I'll take you at your word, though.

> I tried to work out what Shanley never, ever wanted to hear again, and I figure that it is the following 7 words....."I don’t know much about this, but"

I think if there were one thing the author never wants to hear again, it's something like "There there, I know you're upset, but let me educate you on just how wrong you are." That conveys the quality of it, at least.

> - do not try to defend the "white male establishment" which I apparently am part of. (I do not feel part of it, but I guess I get lumped in it until I prove I'm not part of it?)

Personally, my main qualm with the phrase "white male establishment" is how cliché it is. Here are some lighthearted reflections on what the author was talking about, as I understand it:

    http://www.youtube.com/watch?v=TG4f9zR5yzY
    http://www.youtube.com/watch?v=y4LkrQCyIz8
    http://bit.ly/JZJYMv
> - do not talk about my experiences with women in IT (they are probably outliers like Sheryl Sandberg and Marissa Mayer)
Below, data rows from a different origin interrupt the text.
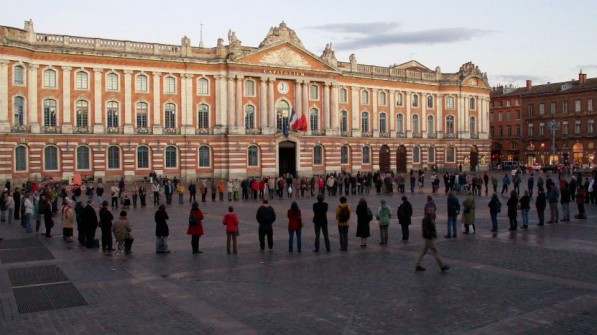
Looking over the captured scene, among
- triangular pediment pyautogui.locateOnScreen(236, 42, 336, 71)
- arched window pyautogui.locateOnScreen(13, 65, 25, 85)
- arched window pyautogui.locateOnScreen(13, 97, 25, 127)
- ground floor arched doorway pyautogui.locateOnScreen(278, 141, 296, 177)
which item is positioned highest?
triangular pediment pyautogui.locateOnScreen(236, 42, 336, 71)

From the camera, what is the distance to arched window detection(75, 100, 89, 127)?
54562 millimetres

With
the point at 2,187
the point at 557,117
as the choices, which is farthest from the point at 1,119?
the point at 557,117

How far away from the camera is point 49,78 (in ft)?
174

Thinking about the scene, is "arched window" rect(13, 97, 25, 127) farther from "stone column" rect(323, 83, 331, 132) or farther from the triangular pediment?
"stone column" rect(323, 83, 331, 132)

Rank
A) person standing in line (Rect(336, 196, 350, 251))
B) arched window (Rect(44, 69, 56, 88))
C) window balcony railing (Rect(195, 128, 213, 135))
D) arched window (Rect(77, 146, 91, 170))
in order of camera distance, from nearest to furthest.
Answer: person standing in line (Rect(336, 196, 350, 251))
arched window (Rect(44, 69, 56, 88))
arched window (Rect(77, 146, 91, 170))
window balcony railing (Rect(195, 128, 213, 135))

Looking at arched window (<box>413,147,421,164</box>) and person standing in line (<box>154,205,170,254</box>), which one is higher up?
arched window (<box>413,147,421,164</box>)

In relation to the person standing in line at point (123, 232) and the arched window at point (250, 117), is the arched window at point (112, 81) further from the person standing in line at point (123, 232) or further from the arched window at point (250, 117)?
the person standing in line at point (123, 232)

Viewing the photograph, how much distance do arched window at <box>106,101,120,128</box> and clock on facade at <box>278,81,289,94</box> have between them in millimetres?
17457

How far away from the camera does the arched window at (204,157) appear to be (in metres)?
60.4

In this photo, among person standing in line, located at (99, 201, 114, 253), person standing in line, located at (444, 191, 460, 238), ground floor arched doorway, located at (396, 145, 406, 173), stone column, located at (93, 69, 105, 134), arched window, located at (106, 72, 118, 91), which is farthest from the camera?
ground floor arched doorway, located at (396, 145, 406, 173)

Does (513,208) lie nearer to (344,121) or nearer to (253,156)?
(253,156)

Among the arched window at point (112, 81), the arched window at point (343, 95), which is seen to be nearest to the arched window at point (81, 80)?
the arched window at point (112, 81)

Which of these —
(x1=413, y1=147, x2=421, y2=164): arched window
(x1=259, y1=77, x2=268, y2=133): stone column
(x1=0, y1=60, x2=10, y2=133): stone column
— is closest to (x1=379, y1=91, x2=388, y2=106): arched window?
(x1=413, y1=147, x2=421, y2=164): arched window

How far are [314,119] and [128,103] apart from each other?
20886 millimetres
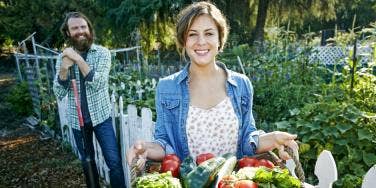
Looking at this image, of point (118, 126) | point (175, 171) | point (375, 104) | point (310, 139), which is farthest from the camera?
point (118, 126)

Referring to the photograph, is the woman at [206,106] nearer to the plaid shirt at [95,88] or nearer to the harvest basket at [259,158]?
the harvest basket at [259,158]

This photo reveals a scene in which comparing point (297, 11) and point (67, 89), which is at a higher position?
point (297, 11)

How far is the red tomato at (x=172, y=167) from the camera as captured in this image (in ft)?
4.89

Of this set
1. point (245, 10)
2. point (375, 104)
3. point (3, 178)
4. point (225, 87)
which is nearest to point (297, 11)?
point (245, 10)

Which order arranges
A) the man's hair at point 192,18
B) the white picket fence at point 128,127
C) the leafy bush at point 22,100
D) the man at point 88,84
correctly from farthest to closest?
the leafy bush at point 22,100 < the white picket fence at point 128,127 < the man at point 88,84 < the man's hair at point 192,18

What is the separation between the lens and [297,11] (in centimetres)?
1384

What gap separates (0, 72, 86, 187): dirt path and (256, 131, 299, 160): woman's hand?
3.16 metres

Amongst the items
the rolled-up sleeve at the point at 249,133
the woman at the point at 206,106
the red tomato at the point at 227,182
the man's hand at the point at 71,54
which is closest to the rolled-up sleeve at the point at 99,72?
the man's hand at the point at 71,54

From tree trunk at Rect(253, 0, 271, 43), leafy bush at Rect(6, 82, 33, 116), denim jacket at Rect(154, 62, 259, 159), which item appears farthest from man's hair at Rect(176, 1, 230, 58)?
tree trunk at Rect(253, 0, 271, 43)

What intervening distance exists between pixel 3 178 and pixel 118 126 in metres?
1.94

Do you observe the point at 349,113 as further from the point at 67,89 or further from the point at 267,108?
the point at 67,89

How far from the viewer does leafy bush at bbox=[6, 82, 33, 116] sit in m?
7.82

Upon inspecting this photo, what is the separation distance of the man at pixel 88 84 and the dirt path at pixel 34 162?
125cm

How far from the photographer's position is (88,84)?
10.6ft
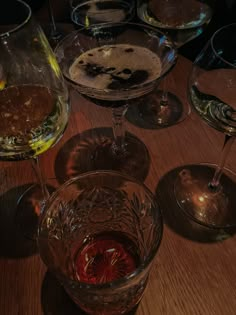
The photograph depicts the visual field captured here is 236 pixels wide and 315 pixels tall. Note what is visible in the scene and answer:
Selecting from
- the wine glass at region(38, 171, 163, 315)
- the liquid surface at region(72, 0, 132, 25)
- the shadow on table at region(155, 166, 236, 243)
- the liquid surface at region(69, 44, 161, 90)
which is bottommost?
the shadow on table at region(155, 166, 236, 243)

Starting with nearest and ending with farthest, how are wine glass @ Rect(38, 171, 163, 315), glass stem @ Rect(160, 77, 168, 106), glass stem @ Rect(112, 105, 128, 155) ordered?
wine glass @ Rect(38, 171, 163, 315) → glass stem @ Rect(112, 105, 128, 155) → glass stem @ Rect(160, 77, 168, 106)

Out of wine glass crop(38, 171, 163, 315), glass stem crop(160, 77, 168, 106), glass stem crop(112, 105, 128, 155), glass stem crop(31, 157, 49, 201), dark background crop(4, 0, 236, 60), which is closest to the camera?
wine glass crop(38, 171, 163, 315)

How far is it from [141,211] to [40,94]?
22 cm

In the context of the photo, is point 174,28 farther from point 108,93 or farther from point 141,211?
point 141,211

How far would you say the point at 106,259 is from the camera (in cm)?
49

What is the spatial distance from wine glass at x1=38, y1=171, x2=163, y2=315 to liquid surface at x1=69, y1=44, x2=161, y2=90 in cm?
17

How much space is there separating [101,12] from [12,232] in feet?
1.80

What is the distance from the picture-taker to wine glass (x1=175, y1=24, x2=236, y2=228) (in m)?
0.50

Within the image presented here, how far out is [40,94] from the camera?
506mm

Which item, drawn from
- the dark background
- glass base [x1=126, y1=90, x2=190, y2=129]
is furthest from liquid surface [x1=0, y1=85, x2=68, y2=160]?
the dark background

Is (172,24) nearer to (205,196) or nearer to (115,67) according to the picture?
(115,67)

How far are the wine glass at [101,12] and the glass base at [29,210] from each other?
1.39 feet

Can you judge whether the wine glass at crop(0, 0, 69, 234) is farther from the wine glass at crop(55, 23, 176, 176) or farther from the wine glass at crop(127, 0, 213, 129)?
the wine glass at crop(127, 0, 213, 129)

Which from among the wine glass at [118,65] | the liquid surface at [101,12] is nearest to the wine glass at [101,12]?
the liquid surface at [101,12]
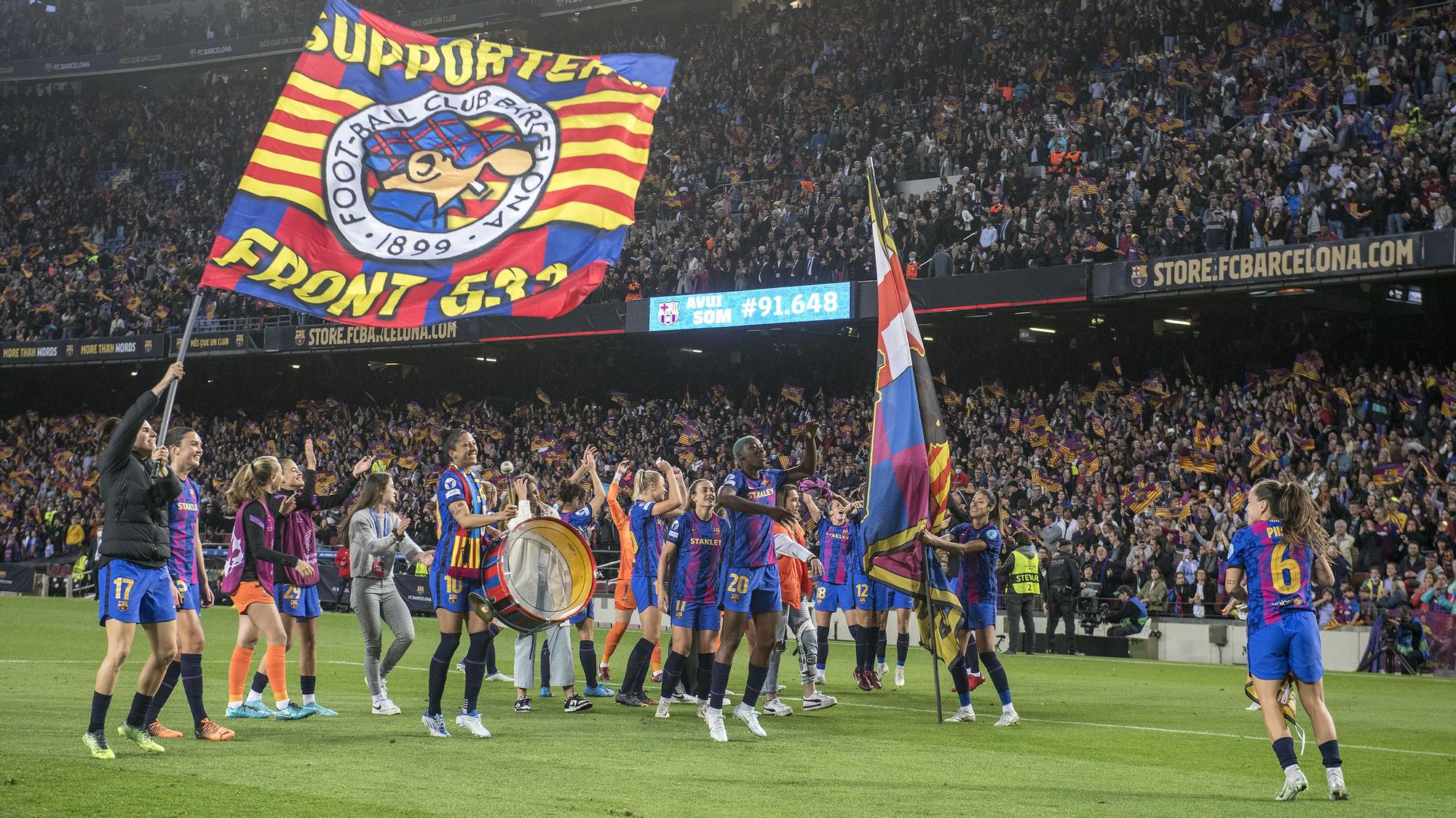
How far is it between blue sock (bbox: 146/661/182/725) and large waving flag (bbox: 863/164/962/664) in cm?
546

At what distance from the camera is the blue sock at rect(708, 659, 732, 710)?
11172mm

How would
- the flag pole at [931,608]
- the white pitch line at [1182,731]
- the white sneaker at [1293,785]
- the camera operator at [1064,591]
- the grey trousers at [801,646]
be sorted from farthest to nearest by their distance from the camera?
the camera operator at [1064,591] < the grey trousers at [801,646] < the flag pole at [931,608] < the white pitch line at [1182,731] < the white sneaker at [1293,785]

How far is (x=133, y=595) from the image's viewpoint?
9383mm

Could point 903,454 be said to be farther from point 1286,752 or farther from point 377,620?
point 377,620

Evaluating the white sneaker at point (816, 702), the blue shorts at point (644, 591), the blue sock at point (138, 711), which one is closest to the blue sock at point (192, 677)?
the blue sock at point (138, 711)

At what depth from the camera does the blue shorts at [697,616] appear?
12438 mm

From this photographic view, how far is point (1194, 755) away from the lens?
11.3 m

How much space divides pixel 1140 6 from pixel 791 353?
11.9 m

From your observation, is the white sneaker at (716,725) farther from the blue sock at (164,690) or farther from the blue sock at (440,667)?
the blue sock at (164,690)

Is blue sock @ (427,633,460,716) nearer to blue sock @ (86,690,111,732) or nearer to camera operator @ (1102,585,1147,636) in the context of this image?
blue sock @ (86,690,111,732)

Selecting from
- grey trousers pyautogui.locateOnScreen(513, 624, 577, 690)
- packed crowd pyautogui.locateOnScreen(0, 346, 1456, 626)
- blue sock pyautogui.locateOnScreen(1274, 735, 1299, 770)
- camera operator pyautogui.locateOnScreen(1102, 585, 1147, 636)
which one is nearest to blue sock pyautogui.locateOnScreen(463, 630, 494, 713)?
grey trousers pyautogui.locateOnScreen(513, 624, 577, 690)

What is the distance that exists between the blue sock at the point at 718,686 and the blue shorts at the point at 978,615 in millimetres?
3067

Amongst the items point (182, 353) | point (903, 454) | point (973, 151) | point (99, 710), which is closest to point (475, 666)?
point (99, 710)

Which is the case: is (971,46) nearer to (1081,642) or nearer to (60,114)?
(1081,642)
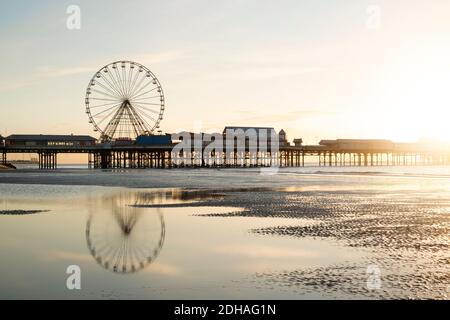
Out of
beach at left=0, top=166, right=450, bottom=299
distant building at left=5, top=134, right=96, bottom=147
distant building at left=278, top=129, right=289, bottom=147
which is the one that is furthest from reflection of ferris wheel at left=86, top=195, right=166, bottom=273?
distant building at left=278, top=129, right=289, bottom=147

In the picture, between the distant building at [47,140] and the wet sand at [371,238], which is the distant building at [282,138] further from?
the wet sand at [371,238]

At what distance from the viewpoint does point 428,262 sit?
10.8 metres

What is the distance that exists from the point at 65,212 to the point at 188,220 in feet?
18.4

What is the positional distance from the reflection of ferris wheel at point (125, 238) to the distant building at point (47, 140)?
126036 millimetres

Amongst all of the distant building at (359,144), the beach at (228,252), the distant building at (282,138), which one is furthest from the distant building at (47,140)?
the beach at (228,252)

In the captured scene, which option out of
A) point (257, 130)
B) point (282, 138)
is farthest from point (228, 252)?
point (282, 138)

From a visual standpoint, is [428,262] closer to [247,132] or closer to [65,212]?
[65,212]

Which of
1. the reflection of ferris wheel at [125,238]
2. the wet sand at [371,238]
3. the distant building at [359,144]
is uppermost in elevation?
the distant building at [359,144]

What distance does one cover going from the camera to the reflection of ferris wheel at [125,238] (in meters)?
11.1

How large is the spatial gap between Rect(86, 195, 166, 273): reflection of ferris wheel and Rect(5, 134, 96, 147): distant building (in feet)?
414

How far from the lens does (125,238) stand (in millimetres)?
14102
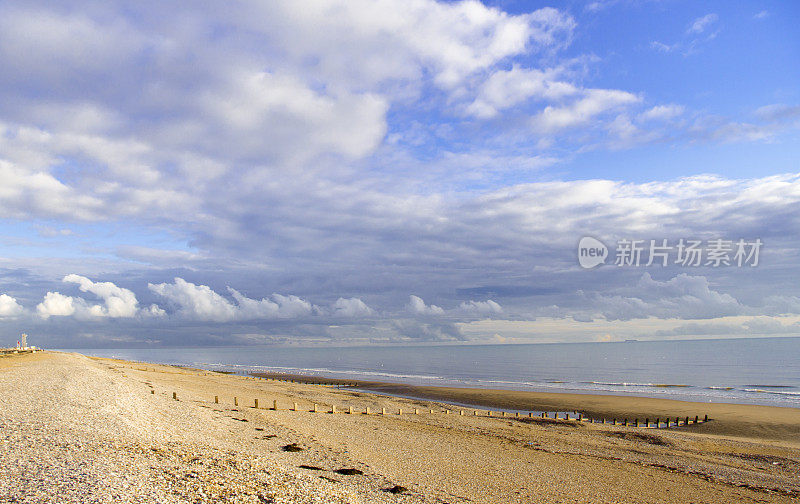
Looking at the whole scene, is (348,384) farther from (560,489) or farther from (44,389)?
(560,489)

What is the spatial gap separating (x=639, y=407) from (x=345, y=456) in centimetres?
3762

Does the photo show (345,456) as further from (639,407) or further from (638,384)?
(638,384)

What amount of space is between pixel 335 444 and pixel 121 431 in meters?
8.49

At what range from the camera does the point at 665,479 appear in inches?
731

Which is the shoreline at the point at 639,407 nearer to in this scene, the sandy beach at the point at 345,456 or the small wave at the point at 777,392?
the sandy beach at the point at 345,456

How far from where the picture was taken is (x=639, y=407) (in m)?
45.6

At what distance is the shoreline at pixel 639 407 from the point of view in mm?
34500

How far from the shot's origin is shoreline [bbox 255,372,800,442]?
34500mm

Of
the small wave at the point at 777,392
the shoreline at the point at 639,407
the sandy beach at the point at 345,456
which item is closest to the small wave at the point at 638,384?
the small wave at the point at 777,392

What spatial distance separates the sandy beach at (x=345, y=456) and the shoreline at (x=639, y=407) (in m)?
0.60

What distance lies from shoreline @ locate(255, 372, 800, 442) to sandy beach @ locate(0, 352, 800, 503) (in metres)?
0.60

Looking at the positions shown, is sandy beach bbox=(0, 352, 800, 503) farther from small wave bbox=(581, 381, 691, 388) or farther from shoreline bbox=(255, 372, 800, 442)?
small wave bbox=(581, 381, 691, 388)

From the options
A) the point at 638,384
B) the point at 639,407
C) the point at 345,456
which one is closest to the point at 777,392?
the point at 638,384

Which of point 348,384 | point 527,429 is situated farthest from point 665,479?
point 348,384
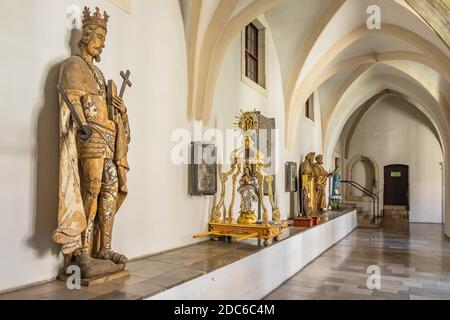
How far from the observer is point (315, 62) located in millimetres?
8234

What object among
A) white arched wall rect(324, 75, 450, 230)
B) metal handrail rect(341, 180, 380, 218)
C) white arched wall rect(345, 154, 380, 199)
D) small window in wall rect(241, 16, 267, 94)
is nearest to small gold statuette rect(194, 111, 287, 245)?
small window in wall rect(241, 16, 267, 94)

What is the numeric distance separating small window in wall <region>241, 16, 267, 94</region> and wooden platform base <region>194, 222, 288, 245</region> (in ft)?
9.90

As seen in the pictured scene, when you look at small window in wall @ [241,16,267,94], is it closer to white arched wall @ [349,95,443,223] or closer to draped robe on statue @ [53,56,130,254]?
draped robe on statue @ [53,56,130,254]

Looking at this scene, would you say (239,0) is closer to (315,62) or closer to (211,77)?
(211,77)

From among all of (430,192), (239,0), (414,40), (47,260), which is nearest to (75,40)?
(47,260)

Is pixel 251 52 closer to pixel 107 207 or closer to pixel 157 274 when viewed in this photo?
pixel 107 207

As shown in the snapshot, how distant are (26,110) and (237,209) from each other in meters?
4.01

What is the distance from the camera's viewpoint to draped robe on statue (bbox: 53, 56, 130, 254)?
2742 millimetres

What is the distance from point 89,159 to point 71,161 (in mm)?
167

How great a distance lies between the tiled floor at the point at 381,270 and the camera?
4883 mm

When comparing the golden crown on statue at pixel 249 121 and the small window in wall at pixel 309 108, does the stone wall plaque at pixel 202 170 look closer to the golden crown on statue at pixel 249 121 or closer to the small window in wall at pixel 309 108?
the golden crown on statue at pixel 249 121

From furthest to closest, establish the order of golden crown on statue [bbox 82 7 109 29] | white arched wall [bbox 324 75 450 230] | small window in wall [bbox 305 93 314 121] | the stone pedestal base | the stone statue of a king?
white arched wall [bbox 324 75 450 230]
small window in wall [bbox 305 93 314 121]
the stone pedestal base
golden crown on statue [bbox 82 7 109 29]
the stone statue of a king

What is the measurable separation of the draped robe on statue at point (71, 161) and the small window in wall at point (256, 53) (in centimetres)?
440

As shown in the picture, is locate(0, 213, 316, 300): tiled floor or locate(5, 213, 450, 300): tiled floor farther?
locate(5, 213, 450, 300): tiled floor
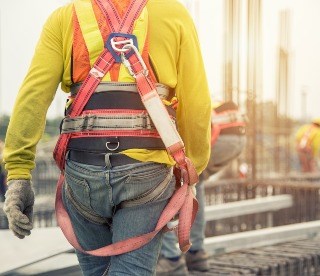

No, her point was that Sandberg and Mayer are exceptions and shouldn't be used as a counterexample to statements like, "In technology it is more difficult for a woman to become a member of executive management than a man." This has the same flavor as folks arguing that racism in the United States is a thing of the past because we elected a black President.

I'm sure the author would love folks to talk about the everyday experience of women in IT -- which is to say their experience, not your picture of their experience.

> - be able to read vague complaints about general sexism with out thinking they're targeted at me

Yeah, man up. Don't take it personally. Maybe instead of getting defensive, ask, "Have I ever done anything to make you feel like that or disempower you? Please let me know in private if I ever do or anyone else working here does. I don't want to make you feel that way, I don't want to implicitly model that behavior in front of other people, and I don't want other people to feel they have the license to do it."

When feminists talk about "allies" they mean folks who both say and inhabit this sort of thing.